- **To be done**: In the records below, find the line containing "How far does one"; give it again exactly, along with every line that follows, and nothing else.

- - - - -

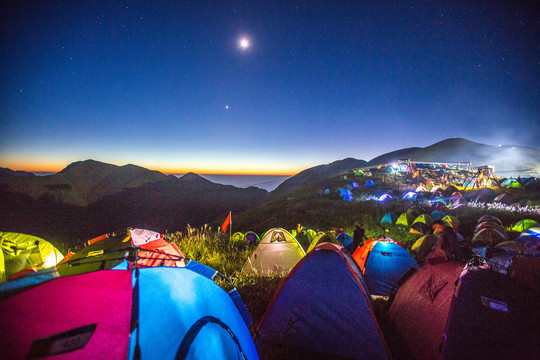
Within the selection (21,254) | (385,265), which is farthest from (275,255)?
(21,254)

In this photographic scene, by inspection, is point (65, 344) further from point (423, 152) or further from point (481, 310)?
point (423, 152)

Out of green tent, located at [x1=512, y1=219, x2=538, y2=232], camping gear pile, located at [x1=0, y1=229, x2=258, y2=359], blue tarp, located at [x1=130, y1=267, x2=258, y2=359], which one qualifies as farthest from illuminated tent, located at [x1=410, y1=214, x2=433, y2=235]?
camping gear pile, located at [x1=0, y1=229, x2=258, y2=359]

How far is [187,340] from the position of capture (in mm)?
1759

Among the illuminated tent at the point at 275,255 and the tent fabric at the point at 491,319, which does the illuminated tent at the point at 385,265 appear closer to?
the illuminated tent at the point at 275,255

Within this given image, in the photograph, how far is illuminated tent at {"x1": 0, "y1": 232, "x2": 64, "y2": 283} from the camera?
5.11m

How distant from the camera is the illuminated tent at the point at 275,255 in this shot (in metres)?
6.28

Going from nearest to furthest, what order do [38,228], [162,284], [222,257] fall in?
1. [162,284]
2. [222,257]
3. [38,228]

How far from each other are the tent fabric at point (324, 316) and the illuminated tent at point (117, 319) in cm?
179

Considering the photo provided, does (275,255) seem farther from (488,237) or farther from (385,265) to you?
(488,237)

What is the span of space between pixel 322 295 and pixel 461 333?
187 centimetres

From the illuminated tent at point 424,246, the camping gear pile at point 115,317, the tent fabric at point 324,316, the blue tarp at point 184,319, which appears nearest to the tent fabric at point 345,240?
the illuminated tent at point 424,246

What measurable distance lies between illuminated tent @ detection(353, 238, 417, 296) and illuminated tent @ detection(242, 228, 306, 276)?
1994mm

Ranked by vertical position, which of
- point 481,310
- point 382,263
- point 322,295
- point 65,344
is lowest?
point 382,263

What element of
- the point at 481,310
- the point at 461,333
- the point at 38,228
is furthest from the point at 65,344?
the point at 38,228
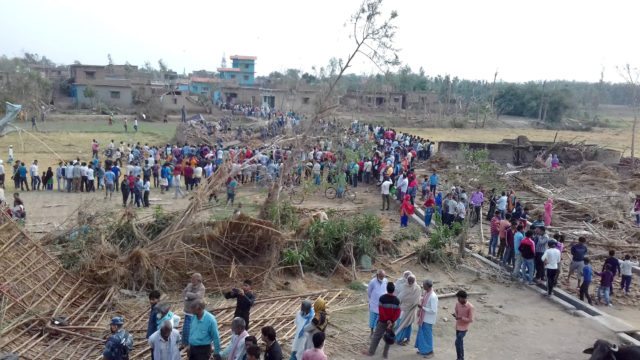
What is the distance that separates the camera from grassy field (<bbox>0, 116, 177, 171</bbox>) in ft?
81.6

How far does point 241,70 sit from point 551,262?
66.3m

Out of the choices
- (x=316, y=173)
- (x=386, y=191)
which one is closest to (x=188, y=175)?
(x=316, y=173)

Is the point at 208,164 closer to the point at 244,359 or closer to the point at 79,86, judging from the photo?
the point at 244,359

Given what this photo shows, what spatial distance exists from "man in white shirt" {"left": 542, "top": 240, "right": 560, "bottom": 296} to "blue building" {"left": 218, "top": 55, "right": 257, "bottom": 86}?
6462 centimetres

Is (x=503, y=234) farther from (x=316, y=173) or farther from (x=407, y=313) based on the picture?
(x=316, y=173)

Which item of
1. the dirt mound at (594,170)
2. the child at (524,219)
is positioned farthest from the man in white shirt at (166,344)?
the dirt mound at (594,170)

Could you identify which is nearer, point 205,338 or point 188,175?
point 205,338

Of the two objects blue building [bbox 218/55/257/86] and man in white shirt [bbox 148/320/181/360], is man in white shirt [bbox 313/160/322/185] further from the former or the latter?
blue building [bbox 218/55/257/86]

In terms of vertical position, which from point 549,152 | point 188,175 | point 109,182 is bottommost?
point 109,182

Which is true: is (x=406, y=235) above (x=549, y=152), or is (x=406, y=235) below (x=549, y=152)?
below

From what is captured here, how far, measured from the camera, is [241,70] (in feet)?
235

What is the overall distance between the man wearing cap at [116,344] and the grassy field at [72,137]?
17.3 m

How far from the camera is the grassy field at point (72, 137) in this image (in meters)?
24.9

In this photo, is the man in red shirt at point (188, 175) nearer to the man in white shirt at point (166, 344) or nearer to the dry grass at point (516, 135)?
the man in white shirt at point (166, 344)
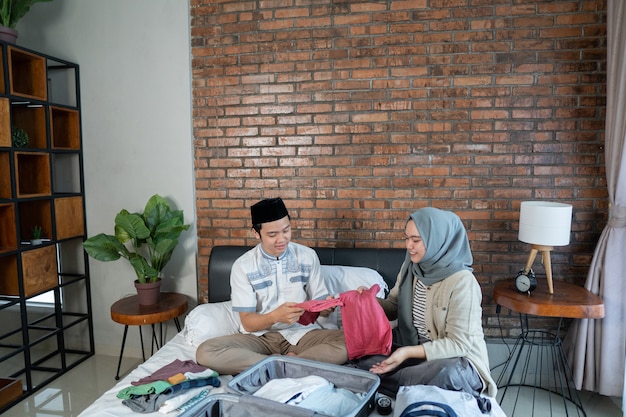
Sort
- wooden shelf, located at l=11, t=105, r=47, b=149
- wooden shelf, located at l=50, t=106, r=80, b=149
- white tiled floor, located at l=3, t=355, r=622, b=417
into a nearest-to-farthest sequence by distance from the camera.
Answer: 1. white tiled floor, located at l=3, t=355, r=622, b=417
2. wooden shelf, located at l=11, t=105, r=47, b=149
3. wooden shelf, located at l=50, t=106, r=80, b=149

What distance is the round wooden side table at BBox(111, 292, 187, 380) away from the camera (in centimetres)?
291

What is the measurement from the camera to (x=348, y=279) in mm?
2793

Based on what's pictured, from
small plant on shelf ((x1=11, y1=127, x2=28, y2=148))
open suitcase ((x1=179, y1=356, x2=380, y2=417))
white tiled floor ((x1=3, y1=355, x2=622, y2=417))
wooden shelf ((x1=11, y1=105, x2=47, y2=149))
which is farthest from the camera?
wooden shelf ((x1=11, y1=105, x2=47, y2=149))

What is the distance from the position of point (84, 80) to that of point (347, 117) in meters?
2.05

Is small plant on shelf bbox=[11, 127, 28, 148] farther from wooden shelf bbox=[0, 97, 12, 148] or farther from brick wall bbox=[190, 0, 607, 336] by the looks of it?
brick wall bbox=[190, 0, 607, 336]

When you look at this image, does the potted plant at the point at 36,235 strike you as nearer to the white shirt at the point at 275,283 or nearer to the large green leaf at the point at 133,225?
the large green leaf at the point at 133,225

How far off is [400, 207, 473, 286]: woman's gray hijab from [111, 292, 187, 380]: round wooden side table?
5.90ft

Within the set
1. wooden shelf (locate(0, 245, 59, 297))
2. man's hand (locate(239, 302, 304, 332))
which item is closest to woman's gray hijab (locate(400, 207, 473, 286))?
man's hand (locate(239, 302, 304, 332))

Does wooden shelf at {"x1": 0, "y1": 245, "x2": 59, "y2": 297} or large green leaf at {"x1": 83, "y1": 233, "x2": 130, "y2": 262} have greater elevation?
large green leaf at {"x1": 83, "y1": 233, "x2": 130, "y2": 262}

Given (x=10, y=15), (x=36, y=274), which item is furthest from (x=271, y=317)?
(x=10, y=15)

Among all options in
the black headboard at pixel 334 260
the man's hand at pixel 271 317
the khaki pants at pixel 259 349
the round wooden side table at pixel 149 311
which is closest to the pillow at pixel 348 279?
the black headboard at pixel 334 260

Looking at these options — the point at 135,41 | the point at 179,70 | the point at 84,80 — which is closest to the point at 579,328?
the point at 179,70

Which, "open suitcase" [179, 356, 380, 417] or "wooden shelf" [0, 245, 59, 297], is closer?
"open suitcase" [179, 356, 380, 417]

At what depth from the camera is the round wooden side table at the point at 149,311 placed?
2914 mm
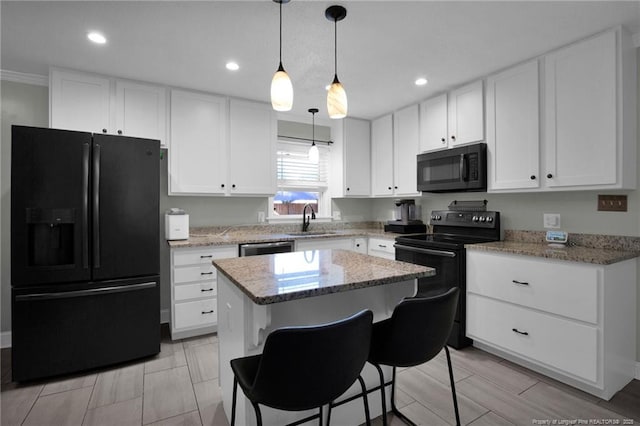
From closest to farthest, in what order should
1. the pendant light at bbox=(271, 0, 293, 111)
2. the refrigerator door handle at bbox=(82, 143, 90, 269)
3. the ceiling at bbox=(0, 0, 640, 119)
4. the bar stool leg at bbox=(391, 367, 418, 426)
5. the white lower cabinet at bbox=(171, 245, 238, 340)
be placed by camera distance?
the pendant light at bbox=(271, 0, 293, 111)
the bar stool leg at bbox=(391, 367, 418, 426)
the ceiling at bbox=(0, 0, 640, 119)
the refrigerator door handle at bbox=(82, 143, 90, 269)
the white lower cabinet at bbox=(171, 245, 238, 340)

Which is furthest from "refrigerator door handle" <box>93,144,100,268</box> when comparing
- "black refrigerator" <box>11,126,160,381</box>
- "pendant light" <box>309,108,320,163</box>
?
"pendant light" <box>309,108,320,163</box>

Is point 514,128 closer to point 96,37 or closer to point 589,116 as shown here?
point 589,116

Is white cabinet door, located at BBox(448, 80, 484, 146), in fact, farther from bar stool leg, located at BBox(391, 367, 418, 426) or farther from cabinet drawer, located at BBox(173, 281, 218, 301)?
cabinet drawer, located at BBox(173, 281, 218, 301)

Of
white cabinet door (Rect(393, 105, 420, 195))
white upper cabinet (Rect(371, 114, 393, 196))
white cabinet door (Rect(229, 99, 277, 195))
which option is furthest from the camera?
white upper cabinet (Rect(371, 114, 393, 196))

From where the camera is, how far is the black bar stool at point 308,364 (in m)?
0.95

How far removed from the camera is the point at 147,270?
2531mm

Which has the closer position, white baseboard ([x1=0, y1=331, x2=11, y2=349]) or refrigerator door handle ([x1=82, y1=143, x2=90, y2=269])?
refrigerator door handle ([x1=82, y1=143, x2=90, y2=269])

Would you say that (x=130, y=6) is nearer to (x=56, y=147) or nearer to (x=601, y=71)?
(x=56, y=147)

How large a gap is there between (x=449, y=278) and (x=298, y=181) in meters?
2.27

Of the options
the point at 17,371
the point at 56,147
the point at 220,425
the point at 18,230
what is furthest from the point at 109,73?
the point at 220,425

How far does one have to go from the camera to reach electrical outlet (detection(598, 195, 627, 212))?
2248 millimetres

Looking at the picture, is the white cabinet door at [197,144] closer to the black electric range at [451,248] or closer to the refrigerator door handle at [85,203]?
the refrigerator door handle at [85,203]

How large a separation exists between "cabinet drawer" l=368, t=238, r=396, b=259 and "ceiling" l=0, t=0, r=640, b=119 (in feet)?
5.58

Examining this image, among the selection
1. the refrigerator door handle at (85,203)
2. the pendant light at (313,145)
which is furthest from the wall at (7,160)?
the pendant light at (313,145)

- - - - -

- **Reply to the task**:
How far does one have to go from the camera to reach electrical outlet (detection(598, 195, 627, 212))?
2248 millimetres

Looking at the picture, is the white cabinet door at [197,144] closer to the black electric range at [451,248] or closer to the refrigerator door handle at [85,203]?
the refrigerator door handle at [85,203]

How large a separation exists between "cabinet drawer" l=368, t=238, r=396, b=259 and "ceiling" l=0, t=0, r=640, b=119 (in feet)?
5.58

Examining this image, among the selection
1. the refrigerator door handle at (85,203)
2. the pendant light at (313,145)
which is furthest from the wall at (7,160)?
the pendant light at (313,145)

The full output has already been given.